As queen, Elizabeth II's family life was far from traditional -- she was often away for long stretches, was frequently occupied by work and had at times complicated relationships with her four children.
She was 22 and still a princess when her eldest son and heir apparent, Charles, was born, and 24 when Princess Anne came along.
But she sometimes left them for months at a time to join her husband Prince Philip, a naval officer stationed in Malta, or to tour with him abroad.
The young children stayed at home with their nannies and governesses, just as she had done as a child in the late 1920s and 1930s.
Charles's nanny was "very authoritarian", said the new king's biographer, royal author Penny Junor.
"Elizabeth was a young, new mother and this very experienced nanny took over... she waited for the nanny to bring Charles to her for half an hour at tea time or whatever it was," she told AFP.
"I'm sure she loved her family. But I don't think she was demonstrative in her affection."
Old family photos and videos show Elizabeth smiling, posing with Charles in his pram, or as a family, waving a rattle at Prince Andrew, who was born when Charles was 11.
But there is little to hide what appears to be stiff formality.
When five-year-old Charles saw his parents for the first time in months after they returned from a months-long tour of the Commonwealth, she offered him her hand.
In a later authorised biography, Charles would say his mother was "not indifferent so much as detached".
"If he'd been a horse or a dog they would have been a lot closer," added Junor about Charles, who was described as a sensitive and awkward child.
In contrast, Elizabeth, known for her love of horses and corgis, was closer to her daughter, Anne, who developed into a skilled horsewoman, allowing the pair to share their passion.
Strict royal protocol did not help foster closer bonds either: the queen's children and grandchildren had to bow or curtsy before her even behind closed doors.
Complicating matters further was Charles's lifelong role as heir which made his future entirely dependent on the death of his mother.
"Charles has always adored his mother and put her on a bit of a pedestal. It's not a mother-son relationship. It's more monarch-subject," said Junor.
With Andrew and Edward, who were born when she was 33 and 37, the queen had a more relaxed relationship.
All four children were sent to boarding school at an early age.
Family life provided the biggest shocks during her record-breaking reign.
In 1992, Anne divorced her husband Mark Phillips, Charles split from Diana, and Andrew separated from Sarah Ferguson.
Compounded by a major fire at her favoured Windsor Castle home west of London, the queen called the 12 months her "annus horribilis".
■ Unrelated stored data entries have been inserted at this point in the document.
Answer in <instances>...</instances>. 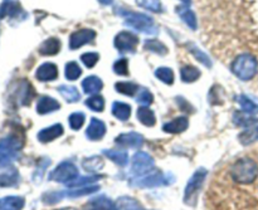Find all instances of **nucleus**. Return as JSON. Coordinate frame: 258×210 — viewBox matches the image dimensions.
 <instances>
[{
  "instance_id": "41",
  "label": "nucleus",
  "mask_w": 258,
  "mask_h": 210,
  "mask_svg": "<svg viewBox=\"0 0 258 210\" xmlns=\"http://www.w3.org/2000/svg\"><path fill=\"white\" fill-rule=\"evenodd\" d=\"M155 77L160 80L165 85H173L174 83V72L171 68L160 67L155 71Z\"/></svg>"
},
{
  "instance_id": "4",
  "label": "nucleus",
  "mask_w": 258,
  "mask_h": 210,
  "mask_svg": "<svg viewBox=\"0 0 258 210\" xmlns=\"http://www.w3.org/2000/svg\"><path fill=\"white\" fill-rule=\"evenodd\" d=\"M258 69L257 59L252 54L244 53L238 55L232 63V72L242 81H249L256 76Z\"/></svg>"
},
{
  "instance_id": "22",
  "label": "nucleus",
  "mask_w": 258,
  "mask_h": 210,
  "mask_svg": "<svg viewBox=\"0 0 258 210\" xmlns=\"http://www.w3.org/2000/svg\"><path fill=\"white\" fill-rule=\"evenodd\" d=\"M19 183V173L17 169L12 168L9 171L0 174V188H13Z\"/></svg>"
},
{
  "instance_id": "32",
  "label": "nucleus",
  "mask_w": 258,
  "mask_h": 210,
  "mask_svg": "<svg viewBox=\"0 0 258 210\" xmlns=\"http://www.w3.org/2000/svg\"><path fill=\"white\" fill-rule=\"evenodd\" d=\"M180 78L185 83L196 82L201 78V71L194 65H184L180 69Z\"/></svg>"
},
{
  "instance_id": "10",
  "label": "nucleus",
  "mask_w": 258,
  "mask_h": 210,
  "mask_svg": "<svg viewBox=\"0 0 258 210\" xmlns=\"http://www.w3.org/2000/svg\"><path fill=\"white\" fill-rule=\"evenodd\" d=\"M34 90L28 81H20L14 88V102L19 106L29 105L34 97Z\"/></svg>"
},
{
  "instance_id": "15",
  "label": "nucleus",
  "mask_w": 258,
  "mask_h": 210,
  "mask_svg": "<svg viewBox=\"0 0 258 210\" xmlns=\"http://www.w3.org/2000/svg\"><path fill=\"white\" fill-rule=\"evenodd\" d=\"M106 133V125L103 121L98 118H91V122L86 130V137L91 141H98L105 136Z\"/></svg>"
},
{
  "instance_id": "33",
  "label": "nucleus",
  "mask_w": 258,
  "mask_h": 210,
  "mask_svg": "<svg viewBox=\"0 0 258 210\" xmlns=\"http://www.w3.org/2000/svg\"><path fill=\"white\" fill-rule=\"evenodd\" d=\"M103 160L100 156H91V158L83 159L82 168L88 173H97L103 168Z\"/></svg>"
},
{
  "instance_id": "29",
  "label": "nucleus",
  "mask_w": 258,
  "mask_h": 210,
  "mask_svg": "<svg viewBox=\"0 0 258 210\" xmlns=\"http://www.w3.org/2000/svg\"><path fill=\"white\" fill-rule=\"evenodd\" d=\"M233 122L234 125L241 126V127H252V126L257 125L258 120L253 117V115H249L246 112H236L233 115Z\"/></svg>"
},
{
  "instance_id": "13",
  "label": "nucleus",
  "mask_w": 258,
  "mask_h": 210,
  "mask_svg": "<svg viewBox=\"0 0 258 210\" xmlns=\"http://www.w3.org/2000/svg\"><path fill=\"white\" fill-rule=\"evenodd\" d=\"M115 143L120 146H125V148L130 149H139L143 146L144 137L143 135L138 132H126L121 133L116 137Z\"/></svg>"
},
{
  "instance_id": "28",
  "label": "nucleus",
  "mask_w": 258,
  "mask_h": 210,
  "mask_svg": "<svg viewBox=\"0 0 258 210\" xmlns=\"http://www.w3.org/2000/svg\"><path fill=\"white\" fill-rule=\"evenodd\" d=\"M103 155L107 159H110L112 163H115L116 165L126 166L128 164V155L125 151H116V150H103Z\"/></svg>"
},
{
  "instance_id": "12",
  "label": "nucleus",
  "mask_w": 258,
  "mask_h": 210,
  "mask_svg": "<svg viewBox=\"0 0 258 210\" xmlns=\"http://www.w3.org/2000/svg\"><path fill=\"white\" fill-rule=\"evenodd\" d=\"M58 67L52 62H45L42 65H39L35 72V78L40 82H50L58 78Z\"/></svg>"
},
{
  "instance_id": "27",
  "label": "nucleus",
  "mask_w": 258,
  "mask_h": 210,
  "mask_svg": "<svg viewBox=\"0 0 258 210\" xmlns=\"http://www.w3.org/2000/svg\"><path fill=\"white\" fill-rule=\"evenodd\" d=\"M178 14L179 17L181 18V20H183V22L185 23L190 29L193 30L197 29V27H198V22H197L196 14H194L193 10H191L190 8L181 5V7L178 9Z\"/></svg>"
},
{
  "instance_id": "25",
  "label": "nucleus",
  "mask_w": 258,
  "mask_h": 210,
  "mask_svg": "<svg viewBox=\"0 0 258 210\" xmlns=\"http://www.w3.org/2000/svg\"><path fill=\"white\" fill-rule=\"evenodd\" d=\"M138 118L144 126L146 127H153L156 123V117L155 113L148 107V106H141L138 110Z\"/></svg>"
},
{
  "instance_id": "40",
  "label": "nucleus",
  "mask_w": 258,
  "mask_h": 210,
  "mask_svg": "<svg viewBox=\"0 0 258 210\" xmlns=\"http://www.w3.org/2000/svg\"><path fill=\"white\" fill-rule=\"evenodd\" d=\"M86 106L95 112H102L103 108H105V100H103L102 96L92 95L86 100Z\"/></svg>"
},
{
  "instance_id": "18",
  "label": "nucleus",
  "mask_w": 258,
  "mask_h": 210,
  "mask_svg": "<svg viewBox=\"0 0 258 210\" xmlns=\"http://www.w3.org/2000/svg\"><path fill=\"white\" fill-rule=\"evenodd\" d=\"M189 127V120L185 116H180V117L174 118L173 121H169L163 126L164 132L168 133H181Z\"/></svg>"
},
{
  "instance_id": "17",
  "label": "nucleus",
  "mask_w": 258,
  "mask_h": 210,
  "mask_svg": "<svg viewBox=\"0 0 258 210\" xmlns=\"http://www.w3.org/2000/svg\"><path fill=\"white\" fill-rule=\"evenodd\" d=\"M60 105L57 100L49 97V96H42L39 97L37 102V112L39 115H47V113H52L54 111L59 110Z\"/></svg>"
},
{
  "instance_id": "20",
  "label": "nucleus",
  "mask_w": 258,
  "mask_h": 210,
  "mask_svg": "<svg viewBox=\"0 0 258 210\" xmlns=\"http://www.w3.org/2000/svg\"><path fill=\"white\" fill-rule=\"evenodd\" d=\"M25 205L23 196H5L0 199V210H22Z\"/></svg>"
},
{
  "instance_id": "2",
  "label": "nucleus",
  "mask_w": 258,
  "mask_h": 210,
  "mask_svg": "<svg viewBox=\"0 0 258 210\" xmlns=\"http://www.w3.org/2000/svg\"><path fill=\"white\" fill-rule=\"evenodd\" d=\"M258 176V165L249 158H242L237 160L231 168V178L234 183L248 185L252 184Z\"/></svg>"
},
{
  "instance_id": "49",
  "label": "nucleus",
  "mask_w": 258,
  "mask_h": 210,
  "mask_svg": "<svg viewBox=\"0 0 258 210\" xmlns=\"http://www.w3.org/2000/svg\"><path fill=\"white\" fill-rule=\"evenodd\" d=\"M154 101V96L150 91H148L146 88H143V90L139 91L138 96V102L143 106H149L151 105Z\"/></svg>"
},
{
  "instance_id": "16",
  "label": "nucleus",
  "mask_w": 258,
  "mask_h": 210,
  "mask_svg": "<svg viewBox=\"0 0 258 210\" xmlns=\"http://www.w3.org/2000/svg\"><path fill=\"white\" fill-rule=\"evenodd\" d=\"M23 13L18 0H3L0 5V19L3 18H18Z\"/></svg>"
},
{
  "instance_id": "7",
  "label": "nucleus",
  "mask_w": 258,
  "mask_h": 210,
  "mask_svg": "<svg viewBox=\"0 0 258 210\" xmlns=\"http://www.w3.org/2000/svg\"><path fill=\"white\" fill-rule=\"evenodd\" d=\"M78 178V169L71 161H63L48 175V180L55 183L70 184Z\"/></svg>"
},
{
  "instance_id": "37",
  "label": "nucleus",
  "mask_w": 258,
  "mask_h": 210,
  "mask_svg": "<svg viewBox=\"0 0 258 210\" xmlns=\"http://www.w3.org/2000/svg\"><path fill=\"white\" fill-rule=\"evenodd\" d=\"M64 75L68 81H76L81 77V75H82V69H81L80 64H78L77 62L71 60V62H68L67 64H66Z\"/></svg>"
},
{
  "instance_id": "23",
  "label": "nucleus",
  "mask_w": 258,
  "mask_h": 210,
  "mask_svg": "<svg viewBox=\"0 0 258 210\" xmlns=\"http://www.w3.org/2000/svg\"><path fill=\"white\" fill-rule=\"evenodd\" d=\"M60 50V40L57 38H49L44 40L39 47V54L55 55Z\"/></svg>"
},
{
  "instance_id": "52",
  "label": "nucleus",
  "mask_w": 258,
  "mask_h": 210,
  "mask_svg": "<svg viewBox=\"0 0 258 210\" xmlns=\"http://www.w3.org/2000/svg\"><path fill=\"white\" fill-rule=\"evenodd\" d=\"M59 210H77V209H75V208H63V209H59Z\"/></svg>"
},
{
  "instance_id": "6",
  "label": "nucleus",
  "mask_w": 258,
  "mask_h": 210,
  "mask_svg": "<svg viewBox=\"0 0 258 210\" xmlns=\"http://www.w3.org/2000/svg\"><path fill=\"white\" fill-rule=\"evenodd\" d=\"M175 181L173 174H163L160 171H155L148 174L145 176L135 178L130 180V185L135 188H156V186H163L173 184Z\"/></svg>"
},
{
  "instance_id": "24",
  "label": "nucleus",
  "mask_w": 258,
  "mask_h": 210,
  "mask_svg": "<svg viewBox=\"0 0 258 210\" xmlns=\"http://www.w3.org/2000/svg\"><path fill=\"white\" fill-rule=\"evenodd\" d=\"M111 112L115 116L117 120L120 121H127L131 116V106L127 103L123 102H113L112 108H111Z\"/></svg>"
},
{
  "instance_id": "21",
  "label": "nucleus",
  "mask_w": 258,
  "mask_h": 210,
  "mask_svg": "<svg viewBox=\"0 0 258 210\" xmlns=\"http://www.w3.org/2000/svg\"><path fill=\"white\" fill-rule=\"evenodd\" d=\"M103 87V82L97 76H90L82 82V88L87 95H97Z\"/></svg>"
},
{
  "instance_id": "26",
  "label": "nucleus",
  "mask_w": 258,
  "mask_h": 210,
  "mask_svg": "<svg viewBox=\"0 0 258 210\" xmlns=\"http://www.w3.org/2000/svg\"><path fill=\"white\" fill-rule=\"evenodd\" d=\"M58 92H59L60 95H62V97L70 103H76L81 100L80 92H78V90L75 86L62 85L58 87Z\"/></svg>"
},
{
  "instance_id": "35",
  "label": "nucleus",
  "mask_w": 258,
  "mask_h": 210,
  "mask_svg": "<svg viewBox=\"0 0 258 210\" xmlns=\"http://www.w3.org/2000/svg\"><path fill=\"white\" fill-rule=\"evenodd\" d=\"M238 140L241 141L242 145H249V144H253L258 141V125L252 126L248 130L243 131L238 136Z\"/></svg>"
},
{
  "instance_id": "19",
  "label": "nucleus",
  "mask_w": 258,
  "mask_h": 210,
  "mask_svg": "<svg viewBox=\"0 0 258 210\" xmlns=\"http://www.w3.org/2000/svg\"><path fill=\"white\" fill-rule=\"evenodd\" d=\"M86 210H117V208L111 199H108L106 195H100L88 201Z\"/></svg>"
},
{
  "instance_id": "46",
  "label": "nucleus",
  "mask_w": 258,
  "mask_h": 210,
  "mask_svg": "<svg viewBox=\"0 0 258 210\" xmlns=\"http://www.w3.org/2000/svg\"><path fill=\"white\" fill-rule=\"evenodd\" d=\"M98 59H100V54L96 52H88L85 54L81 55V60H82L83 64L87 68H93L97 64Z\"/></svg>"
},
{
  "instance_id": "45",
  "label": "nucleus",
  "mask_w": 258,
  "mask_h": 210,
  "mask_svg": "<svg viewBox=\"0 0 258 210\" xmlns=\"http://www.w3.org/2000/svg\"><path fill=\"white\" fill-rule=\"evenodd\" d=\"M63 198H64L63 191H50V193H45L42 196V201L45 205H54V204L59 203Z\"/></svg>"
},
{
  "instance_id": "30",
  "label": "nucleus",
  "mask_w": 258,
  "mask_h": 210,
  "mask_svg": "<svg viewBox=\"0 0 258 210\" xmlns=\"http://www.w3.org/2000/svg\"><path fill=\"white\" fill-rule=\"evenodd\" d=\"M115 90L117 91L121 95L128 96V97H134L136 95V92L140 91L139 85H136L135 82H127V81H122V82H117L115 85Z\"/></svg>"
},
{
  "instance_id": "5",
  "label": "nucleus",
  "mask_w": 258,
  "mask_h": 210,
  "mask_svg": "<svg viewBox=\"0 0 258 210\" xmlns=\"http://www.w3.org/2000/svg\"><path fill=\"white\" fill-rule=\"evenodd\" d=\"M207 175H208V171L204 168L198 169L196 173L191 175V178L189 179L188 184L185 186V190H184V203L186 205L194 206L198 201L199 193H201V189L203 186L204 180H206Z\"/></svg>"
},
{
  "instance_id": "8",
  "label": "nucleus",
  "mask_w": 258,
  "mask_h": 210,
  "mask_svg": "<svg viewBox=\"0 0 258 210\" xmlns=\"http://www.w3.org/2000/svg\"><path fill=\"white\" fill-rule=\"evenodd\" d=\"M154 170H155V161L148 153L139 151L134 155L131 161V171L136 178L148 175Z\"/></svg>"
},
{
  "instance_id": "51",
  "label": "nucleus",
  "mask_w": 258,
  "mask_h": 210,
  "mask_svg": "<svg viewBox=\"0 0 258 210\" xmlns=\"http://www.w3.org/2000/svg\"><path fill=\"white\" fill-rule=\"evenodd\" d=\"M98 2L102 3V4H105V5H110V4H112V0H98Z\"/></svg>"
},
{
  "instance_id": "14",
  "label": "nucleus",
  "mask_w": 258,
  "mask_h": 210,
  "mask_svg": "<svg viewBox=\"0 0 258 210\" xmlns=\"http://www.w3.org/2000/svg\"><path fill=\"white\" fill-rule=\"evenodd\" d=\"M64 130H63V126L60 123H55V125L49 126V127H45L43 130H40L38 132L37 138L39 140V143L42 144H48L52 143V141L57 140L58 137L63 135Z\"/></svg>"
},
{
  "instance_id": "42",
  "label": "nucleus",
  "mask_w": 258,
  "mask_h": 210,
  "mask_svg": "<svg viewBox=\"0 0 258 210\" xmlns=\"http://www.w3.org/2000/svg\"><path fill=\"white\" fill-rule=\"evenodd\" d=\"M50 165V159L48 158H43L38 161L37 164V169L34 170V174H33V180L35 183H40L43 179V175H44V171L47 170L48 166Z\"/></svg>"
},
{
  "instance_id": "11",
  "label": "nucleus",
  "mask_w": 258,
  "mask_h": 210,
  "mask_svg": "<svg viewBox=\"0 0 258 210\" xmlns=\"http://www.w3.org/2000/svg\"><path fill=\"white\" fill-rule=\"evenodd\" d=\"M96 38V32L92 29H81L73 32L70 37V48L71 49H78L83 45L88 44Z\"/></svg>"
},
{
  "instance_id": "3",
  "label": "nucleus",
  "mask_w": 258,
  "mask_h": 210,
  "mask_svg": "<svg viewBox=\"0 0 258 210\" xmlns=\"http://www.w3.org/2000/svg\"><path fill=\"white\" fill-rule=\"evenodd\" d=\"M118 14L125 18L126 24L133 29L146 33V34H156L158 33V28H156L153 18H150L149 15L123 9H118Z\"/></svg>"
},
{
  "instance_id": "9",
  "label": "nucleus",
  "mask_w": 258,
  "mask_h": 210,
  "mask_svg": "<svg viewBox=\"0 0 258 210\" xmlns=\"http://www.w3.org/2000/svg\"><path fill=\"white\" fill-rule=\"evenodd\" d=\"M138 44V35L131 32H120L115 38V47L121 53H134Z\"/></svg>"
},
{
  "instance_id": "31",
  "label": "nucleus",
  "mask_w": 258,
  "mask_h": 210,
  "mask_svg": "<svg viewBox=\"0 0 258 210\" xmlns=\"http://www.w3.org/2000/svg\"><path fill=\"white\" fill-rule=\"evenodd\" d=\"M115 204L117 210H144L140 203L131 196H121Z\"/></svg>"
},
{
  "instance_id": "50",
  "label": "nucleus",
  "mask_w": 258,
  "mask_h": 210,
  "mask_svg": "<svg viewBox=\"0 0 258 210\" xmlns=\"http://www.w3.org/2000/svg\"><path fill=\"white\" fill-rule=\"evenodd\" d=\"M180 2L183 3L184 7H190V4H191V0H180Z\"/></svg>"
},
{
  "instance_id": "36",
  "label": "nucleus",
  "mask_w": 258,
  "mask_h": 210,
  "mask_svg": "<svg viewBox=\"0 0 258 210\" xmlns=\"http://www.w3.org/2000/svg\"><path fill=\"white\" fill-rule=\"evenodd\" d=\"M144 48L149 52H153L156 53V54H161V55H165L168 53V48L164 43H161L160 40H156V39H148L145 40V44H144Z\"/></svg>"
},
{
  "instance_id": "48",
  "label": "nucleus",
  "mask_w": 258,
  "mask_h": 210,
  "mask_svg": "<svg viewBox=\"0 0 258 210\" xmlns=\"http://www.w3.org/2000/svg\"><path fill=\"white\" fill-rule=\"evenodd\" d=\"M136 2L141 8H145V9L151 10V12L159 13L161 10L160 0H136Z\"/></svg>"
},
{
  "instance_id": "1",
  "label": "nucleus",
  "mask_w": 258,
  "mask_h": 210,
  "mask_svg": "<svg viewBox=\"0 0 258 210\" xmlns=\"http://www.w3.org/2000/svg\"><path fill=\"white\" fill-rule=\"evenodd\" d=\"M24 146L23 132H12L0 140V169H5L19 156Z\"/></svg>"
},
{
  "instance_id": "47",
  "label": "nucleus",
  "mask_w": 258,
  "mask_h": 210,
  "mask_svg": "<svg viewBox=\"0 0 258 210\" xmlns=\"http://www.w3.org/2000/svg\"><path fill=\"white\" fill-rule=\"evenodd\" d=\"M113 72L120 76H128V60L126 58L116 60L113 64Z\"/></svg>"
},
{
  "instance_id": "39",
  "label": "nucleus",
  "mask_w": 258,
  "mask_h": 210,
  "mask_svg": "<svg viewBox=\"0 0 258 210\" xmlns=\"http://www.w3.org/2000/svg\"><path fill=\"white\" fill-rule=\"evenodd\" d=\"M238 103L241 105L243 112L249 113V115H256V113H258V106L251 100V98L247 97V96H239Z\"/></svg>"
},
{
  "instance_id": "38",
  "label": "nucleus",
  "mask_w": 258,
  "mask_h": 210,
  "mask_svg": "<svg viewBox=\"0 0 258 210\" xmlns=\"http://www.w3.org/2000/svg\"><path fill=\"white\" fill-rule=\"evenodd\" d=\"M100 179H102V176L100 175H90V176H83V178H77L76 180H73L72 183L67 184L71 189L72 188H83L86 185H92V184L97 183Z\"/></svg>"
},
{
  "instance_id": "34",
  "label": "nucleus",
  "mask_w": 258,
  "mask_h": 210,
  "mask_svg": "<svg viewBox=\"0 0 258 210\" xmlns=\"http://www.w3.org/2000/svg\"><path fill=\"white\" fill-rule=\"evenodd\" d=\"M100 190V186L97 185H88V186H83V188H78L76 190H70V191H63L64 194V198H81V196H86V195H91L93 193H97Z\"/></svg>"
},
{
  "instance_id": "44",
  "label": "nucleus",
  "mask_w": 258,
  "mask_h": 210,
  "mask_svg": "<svg viewBox=\"0 0 258 210\" xmlns=\"http://www.w3.org/2000/svg\"><path fill=\"white\" fill-rule=\"evenodd\" d=\"M85 120H86V116L85 113L82 112H75L68 117V123H70L71 128L75 131L80 130L82 128V126L85 125Z\"/></svg>"
},
{
  "instance_id": "43",
  "label": "nucleus",
  "mask_w": 258,
  "mask_h": 210,
  "mask_svg": "<svg viewBox=\"0 0 258 210\" xmlns=\"http://www.w3.org/2000/svg\"><path fill=\"white\" fill-rule=\"evenodd\" d=\"M188 47H189V49H190L191 54H193L194 57H196L197 59H198L199 62L202 63V64L206 65L207 68H211V67H212V60H211V58H209L208 55H207L206 53L203 52V50H201L198 47H196V45H194V44L188 45Z\"/></svg>"
}]
</instances>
After Diana's death in 1997, the queen initially rejected the idea that Charles would marry his long-term mistress Camilla Parker Bowles.
Separations and divorces
She did not attend their civil wedding in Windsor in 2005 but did organise a reception at the castle.
Asked about Charles' criticism of their mother, Anne said: "I don't believe any of us for a second thought that she didn't care for us in exactly the same way as any other mother did.
"I just think it extraordinary that anybody could construe that that might not be true," she told the BBC.
Separations and divorces were not the end of family strife.
In 2019, Andrew -- reportedly her favourite -- was forced to step back from frontline royal duties because of his friendship with the convicted sex offender Jeffrey Epstein.
The following year, grandson Harry and his wife Meghan quit royal life and moved to the United States, from where they criticised the family, including accusing some members of racism.
Elizabeth met the couple's daughter, Lilibet, only once. She was born in June 2021 and was named after her childhood nickname.
Eight times a grandmother, and with 12 great-grandchildren, the queen loved family dinners, and held annual Christmas get-togethers at her Sandringham estate.
Even as she slowed down after a health scare in October 2021, she attended the christening of two of her great-grandchildren at Windsor.
Grandson William, whom she had grown close to after Diana's death, paid a glowing tribute to her in a recent biography.
"The queen's kindness and sense of humour, her innate sense of calm and perspective, and her love of family and home are all attributes I experience first-hand," he wrote.
"I am privileged to have the queen as a model for a life of service to the public."